■ What the task asks
From the line that holds "Is the impression" down to the last line of the listing below, reproduce each line exactly and nothing more, omitting pictures.

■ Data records

* * * * *

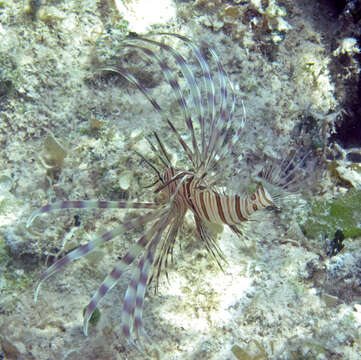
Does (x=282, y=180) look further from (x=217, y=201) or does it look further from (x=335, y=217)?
(x=335, y=217)

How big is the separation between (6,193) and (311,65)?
4.53 metres

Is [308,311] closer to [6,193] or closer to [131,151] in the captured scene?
[131,151]

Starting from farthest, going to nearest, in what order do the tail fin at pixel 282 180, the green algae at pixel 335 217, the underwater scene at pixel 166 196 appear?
the green algae at pixel 335 217 → the tail fin at pixel 282 180 → the underwater scene at pixel 166 196

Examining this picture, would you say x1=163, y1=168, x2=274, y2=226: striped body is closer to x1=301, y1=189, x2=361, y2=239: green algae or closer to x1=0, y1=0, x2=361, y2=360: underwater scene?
x1=0, y1=0, x2=361, y2=360: underwater scene

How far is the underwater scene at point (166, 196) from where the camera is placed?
7.63ft

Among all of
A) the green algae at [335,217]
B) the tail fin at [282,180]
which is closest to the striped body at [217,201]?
the tail fin at [282,180]

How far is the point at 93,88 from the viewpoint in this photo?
11.5ft

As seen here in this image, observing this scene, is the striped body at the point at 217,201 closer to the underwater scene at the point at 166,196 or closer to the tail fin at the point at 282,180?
the underwater scene at the point at 166,196

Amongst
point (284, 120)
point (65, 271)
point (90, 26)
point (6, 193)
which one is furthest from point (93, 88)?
point (284, 120)

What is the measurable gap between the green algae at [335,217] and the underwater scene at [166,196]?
0.02 meters

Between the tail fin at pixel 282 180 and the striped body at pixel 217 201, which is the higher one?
the tail fin at pixel 282 180

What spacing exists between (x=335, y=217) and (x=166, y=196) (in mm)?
2143

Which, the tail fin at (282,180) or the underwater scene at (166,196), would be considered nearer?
the underwater scene at (166,196)

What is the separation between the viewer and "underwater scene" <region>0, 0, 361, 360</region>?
91.6 inches
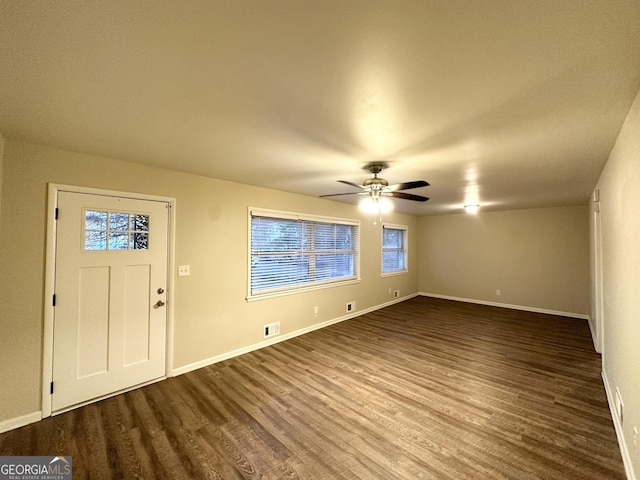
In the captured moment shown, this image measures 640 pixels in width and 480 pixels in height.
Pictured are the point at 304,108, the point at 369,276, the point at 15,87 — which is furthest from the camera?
the point at 369,276

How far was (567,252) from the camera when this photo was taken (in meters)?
5.52

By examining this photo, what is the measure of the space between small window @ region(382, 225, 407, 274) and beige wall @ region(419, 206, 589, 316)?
31.3 inches

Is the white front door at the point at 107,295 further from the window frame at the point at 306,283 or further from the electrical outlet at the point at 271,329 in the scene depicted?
the electrical outlet at the point at 271,329

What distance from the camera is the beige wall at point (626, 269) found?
1.54m

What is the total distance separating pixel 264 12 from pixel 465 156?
2.22 metres

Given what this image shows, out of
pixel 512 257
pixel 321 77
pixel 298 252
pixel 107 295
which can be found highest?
pixel 321 77

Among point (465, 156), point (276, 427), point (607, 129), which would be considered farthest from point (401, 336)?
point (607, 129)

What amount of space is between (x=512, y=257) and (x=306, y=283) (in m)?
5.06

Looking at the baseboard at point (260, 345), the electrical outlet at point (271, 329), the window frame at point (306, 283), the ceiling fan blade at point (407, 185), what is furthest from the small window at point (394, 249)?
the ceiling fan blade at point (407, 185)

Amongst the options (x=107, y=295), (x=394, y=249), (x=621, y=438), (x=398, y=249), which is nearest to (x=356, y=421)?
(x=621, y=438)

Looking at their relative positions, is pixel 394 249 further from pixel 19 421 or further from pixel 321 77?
pixel 19 421

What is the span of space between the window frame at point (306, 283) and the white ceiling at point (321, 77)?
1535 mm

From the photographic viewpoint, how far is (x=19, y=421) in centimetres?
220

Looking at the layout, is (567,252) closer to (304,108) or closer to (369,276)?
(369,276)
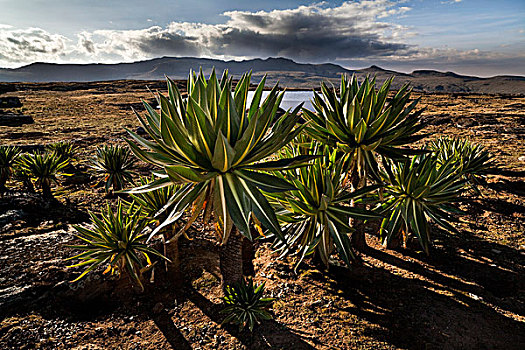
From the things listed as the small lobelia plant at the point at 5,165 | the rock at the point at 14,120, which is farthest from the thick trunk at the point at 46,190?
the rock at the point at 14,120

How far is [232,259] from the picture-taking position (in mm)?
3273

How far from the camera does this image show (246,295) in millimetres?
3213

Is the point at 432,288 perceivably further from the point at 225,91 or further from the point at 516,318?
the point at 225,91

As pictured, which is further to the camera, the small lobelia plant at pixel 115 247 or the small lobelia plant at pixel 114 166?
the small lobelia plant at pixel 114 166

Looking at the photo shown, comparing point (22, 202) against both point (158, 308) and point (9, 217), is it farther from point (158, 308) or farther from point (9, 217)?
point (158, 308)

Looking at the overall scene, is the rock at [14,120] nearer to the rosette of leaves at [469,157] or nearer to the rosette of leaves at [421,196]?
the rosette of leaves at [421,196]

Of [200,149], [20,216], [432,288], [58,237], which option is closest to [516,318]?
[432,288]

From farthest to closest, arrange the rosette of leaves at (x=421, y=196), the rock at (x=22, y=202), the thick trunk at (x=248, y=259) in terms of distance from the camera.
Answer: the rock at (x=22, y=202)
the thick trunk at (x=248, y=259)
the rosette of leaves at (x=421, y=196)

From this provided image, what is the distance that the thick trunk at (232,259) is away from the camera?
3141 mm

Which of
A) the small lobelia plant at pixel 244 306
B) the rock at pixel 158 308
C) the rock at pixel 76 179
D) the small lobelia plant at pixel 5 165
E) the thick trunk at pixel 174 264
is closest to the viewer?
the small lobelia plant at pixel 244 306

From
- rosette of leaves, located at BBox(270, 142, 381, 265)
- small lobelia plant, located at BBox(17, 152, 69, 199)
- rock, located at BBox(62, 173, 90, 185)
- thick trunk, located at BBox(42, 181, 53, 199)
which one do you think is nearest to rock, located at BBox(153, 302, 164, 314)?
rosette of leaves, located at BBox(270, 142, 381, 265)

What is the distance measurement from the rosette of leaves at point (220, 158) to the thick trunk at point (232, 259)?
75cm

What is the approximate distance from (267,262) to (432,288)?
93.3 inches

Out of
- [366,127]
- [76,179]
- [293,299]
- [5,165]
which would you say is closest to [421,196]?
[366,127]
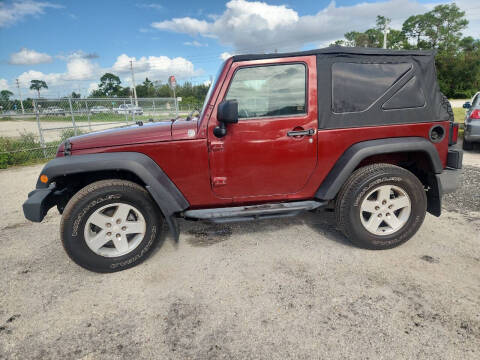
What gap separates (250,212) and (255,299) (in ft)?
2.69

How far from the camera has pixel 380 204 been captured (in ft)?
9.52

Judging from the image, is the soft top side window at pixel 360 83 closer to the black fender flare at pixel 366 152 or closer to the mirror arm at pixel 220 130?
the black fender flare at pixel 366 152

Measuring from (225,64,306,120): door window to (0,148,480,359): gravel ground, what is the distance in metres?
1.46

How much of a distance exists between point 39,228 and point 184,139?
2.68 metres

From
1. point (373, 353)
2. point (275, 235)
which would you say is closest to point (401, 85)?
point (275, 235)

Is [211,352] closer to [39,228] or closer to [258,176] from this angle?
[258,176]

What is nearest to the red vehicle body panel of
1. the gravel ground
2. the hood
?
the hood

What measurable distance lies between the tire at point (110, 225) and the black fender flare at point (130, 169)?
0.56 feet

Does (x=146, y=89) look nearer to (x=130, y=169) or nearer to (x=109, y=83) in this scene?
(x=109, y=83)

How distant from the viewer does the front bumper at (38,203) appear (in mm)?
2541

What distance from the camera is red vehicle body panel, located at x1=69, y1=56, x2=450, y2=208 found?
271 centimetres

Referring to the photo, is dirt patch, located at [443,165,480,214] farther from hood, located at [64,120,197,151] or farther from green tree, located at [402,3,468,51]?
green tree, located at [402,3,468,51]

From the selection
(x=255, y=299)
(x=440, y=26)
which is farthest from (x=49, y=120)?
(x=440, y=26)

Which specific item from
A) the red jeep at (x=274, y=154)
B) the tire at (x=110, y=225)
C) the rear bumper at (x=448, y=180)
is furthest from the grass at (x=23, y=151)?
the rear bumper at (x=448, y=180)
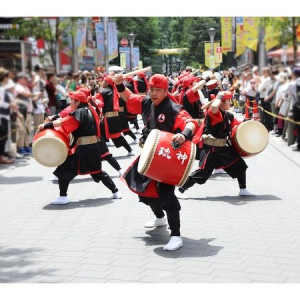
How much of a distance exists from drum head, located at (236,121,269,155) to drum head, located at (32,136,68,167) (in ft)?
5.23

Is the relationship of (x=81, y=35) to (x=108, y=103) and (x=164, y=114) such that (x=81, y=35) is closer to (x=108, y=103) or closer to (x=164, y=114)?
(x=164, y=114)

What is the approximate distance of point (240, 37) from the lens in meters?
4.04

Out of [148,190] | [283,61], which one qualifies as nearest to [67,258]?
[148,190]

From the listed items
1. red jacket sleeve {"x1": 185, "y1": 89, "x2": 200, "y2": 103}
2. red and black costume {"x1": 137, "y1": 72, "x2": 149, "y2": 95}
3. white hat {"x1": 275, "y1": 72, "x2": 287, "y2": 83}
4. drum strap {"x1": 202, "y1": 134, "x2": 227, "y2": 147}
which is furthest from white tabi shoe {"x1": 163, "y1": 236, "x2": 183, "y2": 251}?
red jacket sleeve {"x1": 185, "y1": 89, "x2": 200, "y2": 103}

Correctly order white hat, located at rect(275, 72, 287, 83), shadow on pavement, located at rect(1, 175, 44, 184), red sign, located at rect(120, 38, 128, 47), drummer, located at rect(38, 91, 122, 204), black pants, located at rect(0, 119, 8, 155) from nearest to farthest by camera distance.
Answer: black pants, located at rect(0, 119, 8, 155), white hat, located at rect(275, 72, 287, 83), red sign, located at rect(120, 38, 128, 47), drummer, located at rect(38, 91, 122, 204), shadow on pavement, located at rect(1, 175, 44, 184)

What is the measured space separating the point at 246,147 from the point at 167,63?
89.0 inches

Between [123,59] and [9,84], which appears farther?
[123,59]

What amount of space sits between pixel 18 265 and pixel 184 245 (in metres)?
1.30

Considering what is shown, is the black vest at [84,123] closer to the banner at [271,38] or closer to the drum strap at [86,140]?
the drum strap at [86,140]

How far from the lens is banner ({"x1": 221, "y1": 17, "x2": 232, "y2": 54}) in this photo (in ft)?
13.1

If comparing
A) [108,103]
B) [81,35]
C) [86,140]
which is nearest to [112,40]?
[81,35]

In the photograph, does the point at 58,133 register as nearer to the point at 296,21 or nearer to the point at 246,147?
the point at 246,147

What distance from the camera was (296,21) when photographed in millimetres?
3873

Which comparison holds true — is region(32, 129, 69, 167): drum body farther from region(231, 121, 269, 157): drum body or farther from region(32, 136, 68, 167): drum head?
region(231, 121, 269, 157): drum body
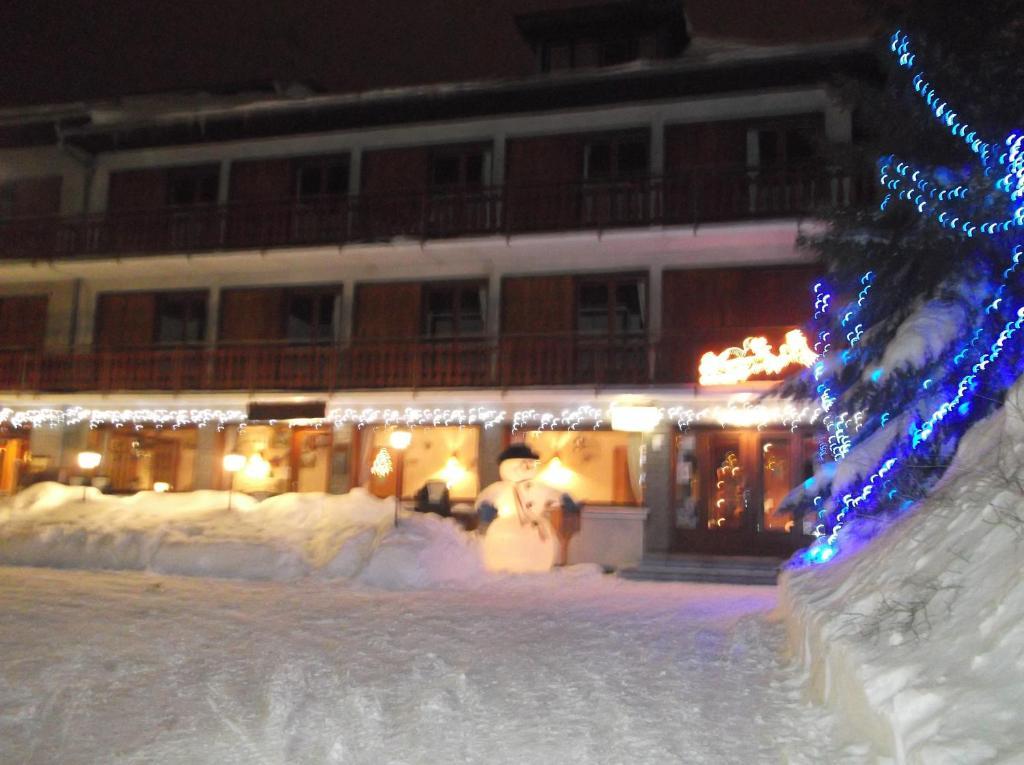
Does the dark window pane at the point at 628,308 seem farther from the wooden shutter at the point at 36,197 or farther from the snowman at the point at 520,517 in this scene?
the wooden shutter at the point at 36,197

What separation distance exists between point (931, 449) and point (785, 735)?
12.7ft

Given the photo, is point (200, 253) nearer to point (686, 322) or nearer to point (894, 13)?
point (686, 322)

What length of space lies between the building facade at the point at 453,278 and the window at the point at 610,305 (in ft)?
0.15

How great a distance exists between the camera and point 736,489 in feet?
55.0

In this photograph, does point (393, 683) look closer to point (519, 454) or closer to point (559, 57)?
point (519, 454)

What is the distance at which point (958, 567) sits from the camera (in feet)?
16.5

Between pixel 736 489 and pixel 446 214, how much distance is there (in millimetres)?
8053

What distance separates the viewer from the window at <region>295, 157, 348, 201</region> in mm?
20297

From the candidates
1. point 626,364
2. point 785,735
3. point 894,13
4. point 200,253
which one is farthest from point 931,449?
point 200,253

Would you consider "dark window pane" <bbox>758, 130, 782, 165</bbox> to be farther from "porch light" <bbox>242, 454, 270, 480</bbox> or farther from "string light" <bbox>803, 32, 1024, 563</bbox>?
"porch light" <bbox>242, 454, 270, 480</bbox>

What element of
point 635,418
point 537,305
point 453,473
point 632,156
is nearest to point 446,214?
point 537,305

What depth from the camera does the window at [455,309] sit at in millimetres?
18828

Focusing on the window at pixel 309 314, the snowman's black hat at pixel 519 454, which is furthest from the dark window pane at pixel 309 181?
the snowman's black hat at pixel 519 454

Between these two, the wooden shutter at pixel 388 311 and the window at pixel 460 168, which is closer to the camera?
the wooden shutter at pixel 388 311
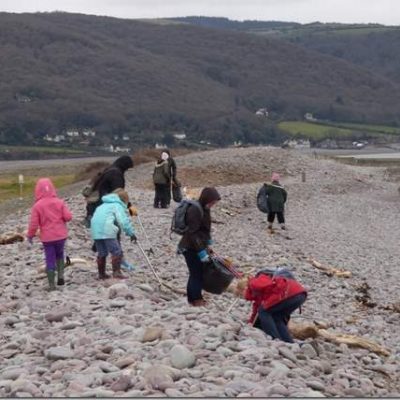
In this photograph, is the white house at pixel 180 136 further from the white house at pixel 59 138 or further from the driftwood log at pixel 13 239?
the driftwood log at pixel 13 239

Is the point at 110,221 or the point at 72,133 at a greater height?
the point at 110,221

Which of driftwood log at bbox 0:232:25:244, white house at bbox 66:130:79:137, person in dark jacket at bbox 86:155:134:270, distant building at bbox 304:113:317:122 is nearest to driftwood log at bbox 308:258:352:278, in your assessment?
person in dark jacket at bbox 86:155:134:270

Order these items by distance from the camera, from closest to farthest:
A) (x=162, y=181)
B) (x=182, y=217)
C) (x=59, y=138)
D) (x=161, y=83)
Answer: (x=182, y=217) → (x=162, y=181) → (x=59, y=138) → (x=161, y=83)

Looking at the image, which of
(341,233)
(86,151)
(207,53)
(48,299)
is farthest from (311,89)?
(48,299)

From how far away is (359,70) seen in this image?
17125 cm

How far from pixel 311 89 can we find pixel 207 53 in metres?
22.0

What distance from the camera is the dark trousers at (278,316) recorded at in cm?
984

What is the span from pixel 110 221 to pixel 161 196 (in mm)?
11298

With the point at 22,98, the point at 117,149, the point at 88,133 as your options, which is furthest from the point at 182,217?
the point at 22,98

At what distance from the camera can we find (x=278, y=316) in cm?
997

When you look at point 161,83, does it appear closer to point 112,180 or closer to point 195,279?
point 112,180

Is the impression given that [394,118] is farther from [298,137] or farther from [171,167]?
[171,167]

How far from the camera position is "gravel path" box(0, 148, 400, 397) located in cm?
776

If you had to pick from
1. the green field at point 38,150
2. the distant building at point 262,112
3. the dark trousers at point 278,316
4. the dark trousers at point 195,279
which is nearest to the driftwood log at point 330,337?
the dark trousers at point 278,316
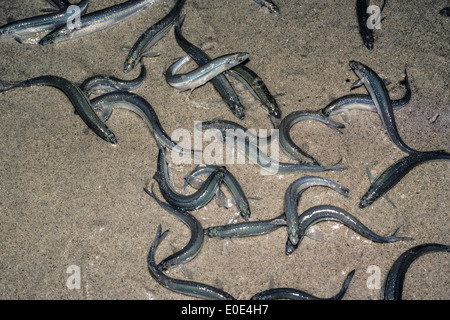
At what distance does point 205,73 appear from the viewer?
5.49m

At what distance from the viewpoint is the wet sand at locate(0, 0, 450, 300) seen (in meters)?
4.72

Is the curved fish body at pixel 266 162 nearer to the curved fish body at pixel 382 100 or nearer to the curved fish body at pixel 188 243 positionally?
the curved fish body at pixel 382 100

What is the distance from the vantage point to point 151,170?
5273 millimetres

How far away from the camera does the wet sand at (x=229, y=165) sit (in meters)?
4.72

* * * * *

■ Result of this exercise
Is the impression given that [394,118] is farther from [298,137] or farther from [171,167]?
[171,167]

How far from the camera position is "gravel path" box(0, 148, 400, 397) located in cm?
776

If you had to pick from
1. the green field at point 38,150
2. the distant building at point 262,112
3. the dark trousers at point 278,316
4. the dark trousers at point 195,279
which is nearest to the driftwood log at point 330,337?
the dark trousers at point 278,316
At what distance does point 205,73 appear from the viewer?
5.49m

At what distance from the viewpoint is the wet sand at locate(0, 0, 450, 300) seen (in meters)?
4.72

Is the curved fish body at pixel 266 162 nearer to the curved fish body at pixel 382 100 or nearer to the curved fish body at pixel 188 243 positionally?
the curved fish body at pixel 382 100

What is the distance from the vantage point to point 151,170?
5273 millimetres

How far away from the camera does the wet sand at (x=229, y=165) sit (in meters)?
4.72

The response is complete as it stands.